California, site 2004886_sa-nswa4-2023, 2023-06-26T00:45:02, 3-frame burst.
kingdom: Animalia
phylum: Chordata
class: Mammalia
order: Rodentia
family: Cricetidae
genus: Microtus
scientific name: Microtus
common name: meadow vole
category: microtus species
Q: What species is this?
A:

Exercise -
Copy only the stretch running from the line containing "class: Mammalia" to the final line of the entries, both ends included, exactly as it stands.

Response to the task -
class: Mammalia
order: Rodentia
family: Cricetidae
genus: Microtus
scientific name: Microtus
common name: meadow vole
category: microtus species
Q: What species is this?
A:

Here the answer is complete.